_What you have to do_.
Beginning with the line containing "Is the white" and ending with the last line of the records, set down every line exactly.
•••••
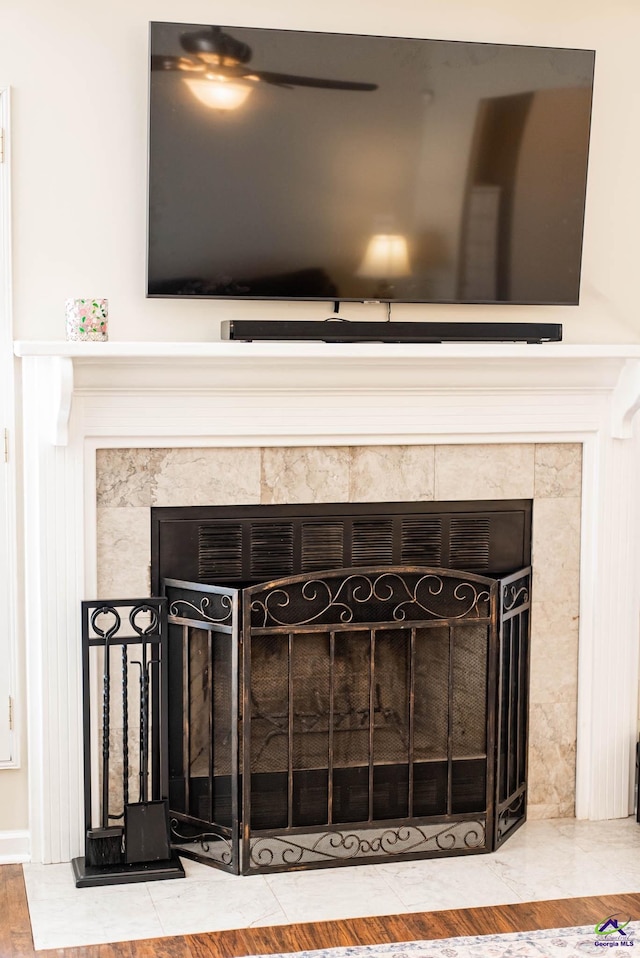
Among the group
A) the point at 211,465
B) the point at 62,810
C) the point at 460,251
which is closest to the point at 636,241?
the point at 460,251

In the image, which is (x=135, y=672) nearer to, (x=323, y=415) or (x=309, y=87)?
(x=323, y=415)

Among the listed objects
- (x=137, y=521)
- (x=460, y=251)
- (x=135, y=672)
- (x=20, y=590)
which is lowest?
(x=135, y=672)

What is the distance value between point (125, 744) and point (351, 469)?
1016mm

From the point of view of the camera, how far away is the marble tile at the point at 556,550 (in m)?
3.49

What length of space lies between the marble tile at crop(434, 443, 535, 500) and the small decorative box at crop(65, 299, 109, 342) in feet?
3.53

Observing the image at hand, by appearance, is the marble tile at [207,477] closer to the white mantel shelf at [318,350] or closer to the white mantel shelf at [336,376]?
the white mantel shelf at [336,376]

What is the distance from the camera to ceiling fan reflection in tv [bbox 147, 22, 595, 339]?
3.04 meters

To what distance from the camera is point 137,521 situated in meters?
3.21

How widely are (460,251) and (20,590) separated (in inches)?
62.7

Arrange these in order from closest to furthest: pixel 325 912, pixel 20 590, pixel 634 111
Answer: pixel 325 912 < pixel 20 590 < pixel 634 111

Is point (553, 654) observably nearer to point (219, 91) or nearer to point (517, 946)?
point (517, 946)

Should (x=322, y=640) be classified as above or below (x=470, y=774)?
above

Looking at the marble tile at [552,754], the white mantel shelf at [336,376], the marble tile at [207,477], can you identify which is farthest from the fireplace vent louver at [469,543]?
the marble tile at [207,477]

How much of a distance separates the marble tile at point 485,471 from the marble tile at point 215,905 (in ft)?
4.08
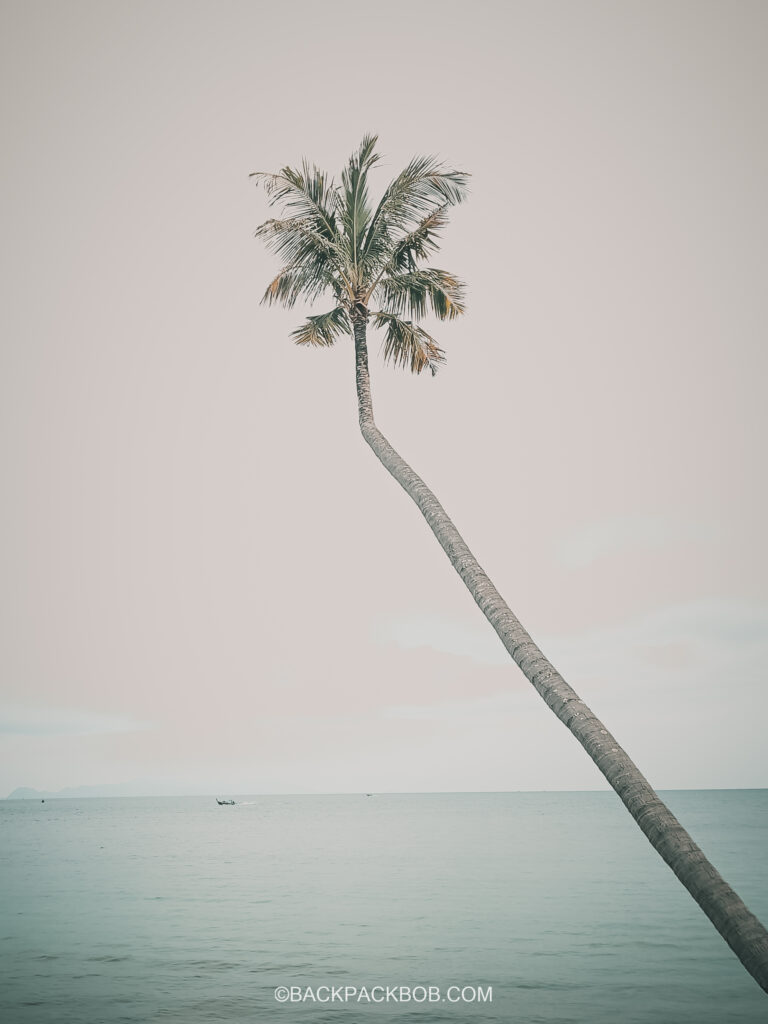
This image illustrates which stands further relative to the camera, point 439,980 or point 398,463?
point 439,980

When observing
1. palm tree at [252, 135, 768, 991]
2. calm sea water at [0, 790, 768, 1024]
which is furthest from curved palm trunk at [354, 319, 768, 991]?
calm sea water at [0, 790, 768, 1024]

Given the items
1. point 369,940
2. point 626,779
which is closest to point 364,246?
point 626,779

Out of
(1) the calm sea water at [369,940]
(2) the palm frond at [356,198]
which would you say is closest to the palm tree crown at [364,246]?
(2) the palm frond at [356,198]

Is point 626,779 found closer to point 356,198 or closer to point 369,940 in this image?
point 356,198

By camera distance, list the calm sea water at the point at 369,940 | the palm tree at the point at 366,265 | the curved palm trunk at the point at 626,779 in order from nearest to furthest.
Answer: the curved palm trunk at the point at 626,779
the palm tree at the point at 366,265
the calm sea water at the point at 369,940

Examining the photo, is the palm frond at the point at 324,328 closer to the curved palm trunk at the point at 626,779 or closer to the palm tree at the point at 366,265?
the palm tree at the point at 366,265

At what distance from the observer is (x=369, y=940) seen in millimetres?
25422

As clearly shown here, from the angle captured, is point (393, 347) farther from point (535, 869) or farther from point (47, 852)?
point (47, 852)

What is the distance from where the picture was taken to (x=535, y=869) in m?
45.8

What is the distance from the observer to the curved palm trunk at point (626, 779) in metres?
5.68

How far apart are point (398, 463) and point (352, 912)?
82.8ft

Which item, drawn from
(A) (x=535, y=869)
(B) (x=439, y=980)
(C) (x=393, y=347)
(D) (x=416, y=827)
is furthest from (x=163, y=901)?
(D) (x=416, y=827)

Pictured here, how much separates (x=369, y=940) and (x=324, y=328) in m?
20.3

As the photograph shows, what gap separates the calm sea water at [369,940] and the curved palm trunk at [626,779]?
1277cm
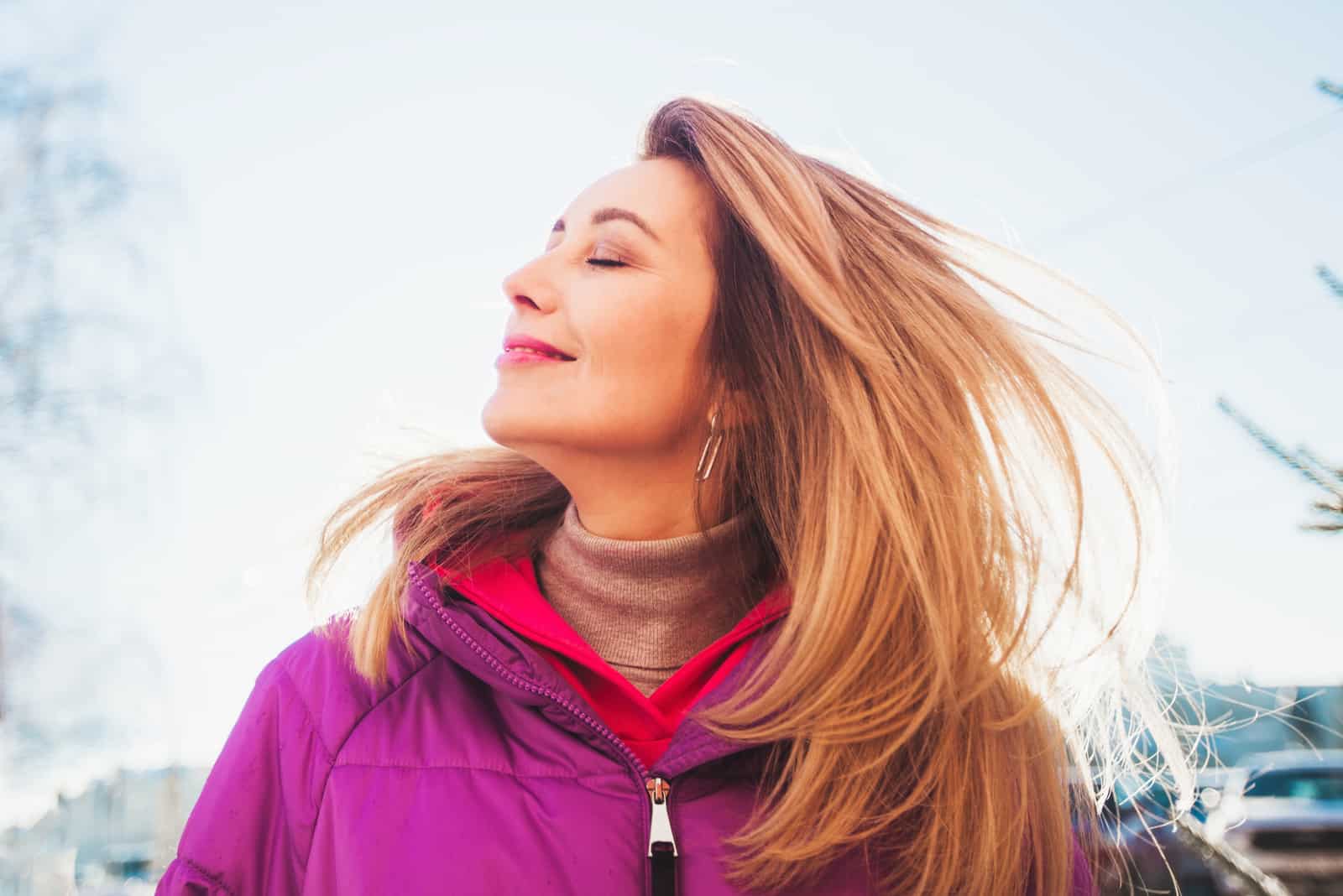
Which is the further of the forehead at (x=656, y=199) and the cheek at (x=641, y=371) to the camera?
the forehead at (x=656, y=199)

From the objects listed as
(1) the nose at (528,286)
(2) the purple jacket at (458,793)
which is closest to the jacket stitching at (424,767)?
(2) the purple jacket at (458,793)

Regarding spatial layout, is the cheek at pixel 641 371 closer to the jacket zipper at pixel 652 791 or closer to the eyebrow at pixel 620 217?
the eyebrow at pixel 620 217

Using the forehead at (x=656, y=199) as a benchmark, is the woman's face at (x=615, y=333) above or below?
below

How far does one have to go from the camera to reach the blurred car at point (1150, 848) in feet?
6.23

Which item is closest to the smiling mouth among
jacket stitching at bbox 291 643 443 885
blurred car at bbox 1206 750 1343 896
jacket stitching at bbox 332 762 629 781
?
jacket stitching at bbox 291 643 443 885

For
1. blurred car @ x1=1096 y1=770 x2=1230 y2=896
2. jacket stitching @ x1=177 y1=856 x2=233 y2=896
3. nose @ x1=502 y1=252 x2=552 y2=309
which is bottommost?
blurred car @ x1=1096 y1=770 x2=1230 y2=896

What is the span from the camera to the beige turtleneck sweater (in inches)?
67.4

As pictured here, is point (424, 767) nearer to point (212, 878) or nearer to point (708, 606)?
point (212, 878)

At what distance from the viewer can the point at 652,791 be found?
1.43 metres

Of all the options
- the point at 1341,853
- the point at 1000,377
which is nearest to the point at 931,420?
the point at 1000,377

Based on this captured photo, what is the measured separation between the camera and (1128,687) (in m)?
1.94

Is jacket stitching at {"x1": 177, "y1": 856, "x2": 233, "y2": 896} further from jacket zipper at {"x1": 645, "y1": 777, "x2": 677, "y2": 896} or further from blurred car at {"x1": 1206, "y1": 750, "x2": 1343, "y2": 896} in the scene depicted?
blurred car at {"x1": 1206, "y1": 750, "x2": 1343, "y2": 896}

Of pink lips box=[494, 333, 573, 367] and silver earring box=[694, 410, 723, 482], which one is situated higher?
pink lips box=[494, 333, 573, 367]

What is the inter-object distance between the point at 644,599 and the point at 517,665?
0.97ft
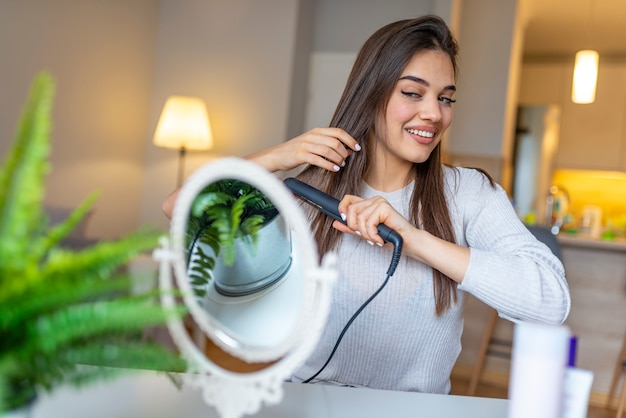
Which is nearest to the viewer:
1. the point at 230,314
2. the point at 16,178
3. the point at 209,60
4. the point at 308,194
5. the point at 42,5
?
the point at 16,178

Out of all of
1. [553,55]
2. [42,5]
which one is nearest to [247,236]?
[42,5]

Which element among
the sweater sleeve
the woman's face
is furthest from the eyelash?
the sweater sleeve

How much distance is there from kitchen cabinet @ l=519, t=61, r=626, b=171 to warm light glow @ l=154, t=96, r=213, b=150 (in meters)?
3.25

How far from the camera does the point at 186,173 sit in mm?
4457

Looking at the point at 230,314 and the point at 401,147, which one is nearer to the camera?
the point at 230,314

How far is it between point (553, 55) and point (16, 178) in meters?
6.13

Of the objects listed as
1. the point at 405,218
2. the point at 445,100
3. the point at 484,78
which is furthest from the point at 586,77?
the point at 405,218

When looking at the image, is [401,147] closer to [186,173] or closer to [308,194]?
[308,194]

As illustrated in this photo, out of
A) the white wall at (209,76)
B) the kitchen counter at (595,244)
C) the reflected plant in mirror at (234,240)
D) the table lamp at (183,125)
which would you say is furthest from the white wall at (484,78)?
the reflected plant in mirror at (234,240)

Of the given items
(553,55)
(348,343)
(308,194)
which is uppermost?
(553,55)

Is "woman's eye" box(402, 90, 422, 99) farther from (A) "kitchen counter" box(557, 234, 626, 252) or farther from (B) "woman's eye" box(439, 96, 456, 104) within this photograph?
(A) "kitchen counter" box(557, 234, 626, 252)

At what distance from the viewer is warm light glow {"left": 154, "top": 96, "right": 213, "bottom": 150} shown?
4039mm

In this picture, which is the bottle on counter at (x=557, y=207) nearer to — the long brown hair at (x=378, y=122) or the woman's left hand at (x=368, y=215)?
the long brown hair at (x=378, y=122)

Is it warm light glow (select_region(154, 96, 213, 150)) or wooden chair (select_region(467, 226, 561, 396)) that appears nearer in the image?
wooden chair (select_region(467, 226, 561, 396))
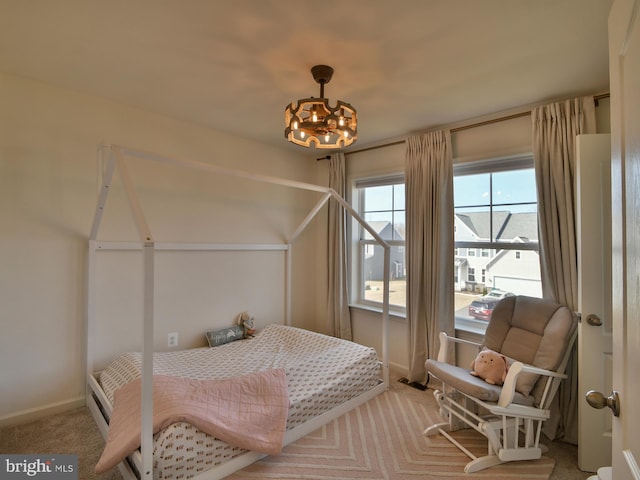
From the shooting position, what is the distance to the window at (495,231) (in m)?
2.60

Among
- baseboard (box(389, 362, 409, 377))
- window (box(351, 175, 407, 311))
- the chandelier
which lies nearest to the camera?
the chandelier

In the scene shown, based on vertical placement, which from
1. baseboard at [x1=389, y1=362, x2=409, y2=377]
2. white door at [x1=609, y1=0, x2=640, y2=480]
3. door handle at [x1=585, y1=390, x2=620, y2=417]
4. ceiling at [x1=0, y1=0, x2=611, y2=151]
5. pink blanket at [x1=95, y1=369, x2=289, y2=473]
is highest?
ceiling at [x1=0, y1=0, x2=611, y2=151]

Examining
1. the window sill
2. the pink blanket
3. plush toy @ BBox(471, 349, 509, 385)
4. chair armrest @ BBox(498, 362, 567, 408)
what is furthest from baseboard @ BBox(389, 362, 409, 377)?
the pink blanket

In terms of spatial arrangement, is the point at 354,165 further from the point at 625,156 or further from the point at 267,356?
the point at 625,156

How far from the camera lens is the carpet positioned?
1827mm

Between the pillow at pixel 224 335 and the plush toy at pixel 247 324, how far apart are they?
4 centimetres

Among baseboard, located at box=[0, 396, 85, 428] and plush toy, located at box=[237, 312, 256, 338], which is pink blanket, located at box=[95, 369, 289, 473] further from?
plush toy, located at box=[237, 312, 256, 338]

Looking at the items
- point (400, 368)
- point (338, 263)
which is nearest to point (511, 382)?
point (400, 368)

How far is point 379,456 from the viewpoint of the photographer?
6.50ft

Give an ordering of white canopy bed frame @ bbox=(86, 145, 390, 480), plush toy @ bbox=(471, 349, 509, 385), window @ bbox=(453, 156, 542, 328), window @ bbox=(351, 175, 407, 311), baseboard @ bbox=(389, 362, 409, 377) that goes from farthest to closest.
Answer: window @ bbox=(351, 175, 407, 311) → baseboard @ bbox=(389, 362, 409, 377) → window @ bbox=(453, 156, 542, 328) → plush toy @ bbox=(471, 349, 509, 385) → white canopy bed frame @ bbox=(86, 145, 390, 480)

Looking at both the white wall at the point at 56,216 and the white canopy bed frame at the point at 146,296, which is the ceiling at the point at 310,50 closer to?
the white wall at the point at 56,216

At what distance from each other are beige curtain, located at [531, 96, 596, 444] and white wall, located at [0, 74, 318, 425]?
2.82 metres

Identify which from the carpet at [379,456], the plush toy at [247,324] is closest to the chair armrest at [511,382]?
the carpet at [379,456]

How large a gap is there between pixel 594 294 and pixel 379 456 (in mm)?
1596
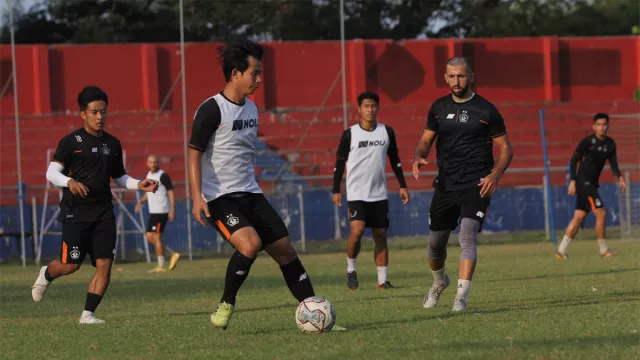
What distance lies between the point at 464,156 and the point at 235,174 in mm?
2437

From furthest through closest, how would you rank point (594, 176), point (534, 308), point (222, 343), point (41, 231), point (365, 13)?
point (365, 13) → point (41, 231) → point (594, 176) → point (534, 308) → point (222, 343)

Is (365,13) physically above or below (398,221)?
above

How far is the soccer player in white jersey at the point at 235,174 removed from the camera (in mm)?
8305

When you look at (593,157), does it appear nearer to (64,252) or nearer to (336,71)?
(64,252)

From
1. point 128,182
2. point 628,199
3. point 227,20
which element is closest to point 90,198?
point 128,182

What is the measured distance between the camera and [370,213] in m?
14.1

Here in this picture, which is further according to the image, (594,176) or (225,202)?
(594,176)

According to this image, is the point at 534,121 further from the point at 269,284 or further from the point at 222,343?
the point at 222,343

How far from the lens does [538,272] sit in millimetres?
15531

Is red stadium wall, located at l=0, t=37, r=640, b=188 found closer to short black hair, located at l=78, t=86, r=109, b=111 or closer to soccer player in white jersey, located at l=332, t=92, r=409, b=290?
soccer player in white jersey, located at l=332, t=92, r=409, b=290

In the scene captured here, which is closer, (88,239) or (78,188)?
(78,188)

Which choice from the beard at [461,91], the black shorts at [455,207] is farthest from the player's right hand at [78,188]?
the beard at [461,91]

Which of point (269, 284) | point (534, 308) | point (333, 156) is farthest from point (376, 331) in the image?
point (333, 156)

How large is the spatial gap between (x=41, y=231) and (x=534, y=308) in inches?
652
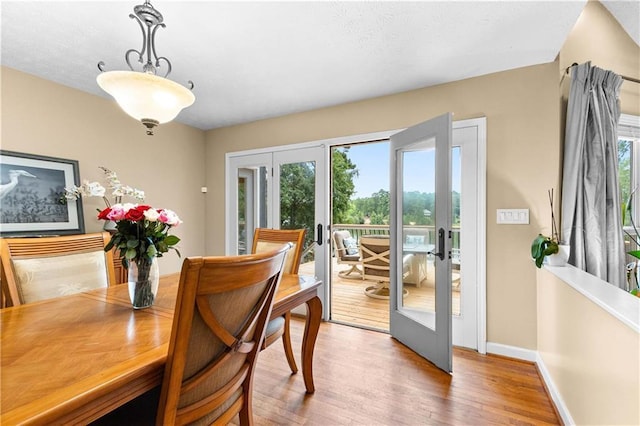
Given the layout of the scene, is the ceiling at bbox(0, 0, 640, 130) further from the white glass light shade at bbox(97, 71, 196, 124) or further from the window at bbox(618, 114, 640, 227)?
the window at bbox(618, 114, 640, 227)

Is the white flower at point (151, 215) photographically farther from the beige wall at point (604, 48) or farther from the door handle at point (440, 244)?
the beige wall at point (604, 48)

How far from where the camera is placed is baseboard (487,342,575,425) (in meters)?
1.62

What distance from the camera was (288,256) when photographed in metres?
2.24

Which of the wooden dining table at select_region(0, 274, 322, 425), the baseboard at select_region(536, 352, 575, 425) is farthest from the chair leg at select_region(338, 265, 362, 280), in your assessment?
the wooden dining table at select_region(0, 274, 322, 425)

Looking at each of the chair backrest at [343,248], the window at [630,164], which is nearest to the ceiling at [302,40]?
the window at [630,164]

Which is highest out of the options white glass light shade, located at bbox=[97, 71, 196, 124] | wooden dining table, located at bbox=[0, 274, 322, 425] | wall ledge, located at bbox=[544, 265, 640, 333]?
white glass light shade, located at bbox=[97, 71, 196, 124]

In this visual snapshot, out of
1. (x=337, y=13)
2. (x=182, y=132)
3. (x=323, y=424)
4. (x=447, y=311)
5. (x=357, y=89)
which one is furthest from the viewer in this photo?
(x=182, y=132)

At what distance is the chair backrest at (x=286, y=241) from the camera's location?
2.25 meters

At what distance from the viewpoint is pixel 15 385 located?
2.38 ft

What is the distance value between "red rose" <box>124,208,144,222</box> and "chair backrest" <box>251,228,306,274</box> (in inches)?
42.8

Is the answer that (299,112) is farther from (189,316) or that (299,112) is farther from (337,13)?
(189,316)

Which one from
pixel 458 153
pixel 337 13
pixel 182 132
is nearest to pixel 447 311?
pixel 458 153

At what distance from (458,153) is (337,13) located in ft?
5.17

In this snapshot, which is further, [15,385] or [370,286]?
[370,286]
•••••
_Exercise result_.
Is the white flower at point (151, 215) photographically farther from the beige wall at point (604, 48) or farther from the door handle at point (440, 244)?
the beige wall at point (604, 48)

How far from where the camera is placed is baseboard (487,342,575,425) (in meters)?
1.62

What distance from the camera was (288,256) when photographed in metres?
2.24

Which of the wooden dining table at select_region(0, 274, 322, 425), the baseboard at select_region(536, 352, 575, 425) is farthest from the chair leg at select_region(338, 265, 362, 280), in your assessment?
the wooden dining table at select_region(0, 274, 322, 425)

Looking at each of the chair backrest at [343,248], the window at [630,164], which is nearest to the ceiling at [302,40]?
the window at [630,164]

Which is highest out of the options white glass light shade, located at bbox=[97, 71, 196, 124] | wooden dining table, located at bbox=[0, 274, 322, 425] | wall ledge, located at bbox=[544, 265, 640, 333]?
white glass light shade, located at bbox=[97, 71, 196, 124]

In this visual snapshot, out of
1. (x=337, y=13)
2. (x=182, y=132)
3. (x=323, y=424)
4. (x=447, y=311)
5. (x=357, y=89)
which one is furthest from the viewer in this photo?
(x=182, y=132)

At what distance is the chair backrest at (x=286, y=241) from the camera's location?
2.25 meters

At what distance from the viewpoint is pixel 15 385 located?
2.38 ft

What is the distance value between "red rose" <box>124,208,144,222</box> and "chair backrest" <box>251,228,306,274</box> (in inches)?
42.8

Is the answer that (299,112) is farther from (189,316) or that (299,112) is farther from (337,13)?
(189,316)

Which one from
pixel 458 153
pixel 337 13
pixel 182 132
is nearest to pixel 447 311?
pixel 458 153

At what distance from (458,153) is (337,13) located in ft?
5.17

In this snapshot, which is further, [15,385] or [370,286]?
[370,286]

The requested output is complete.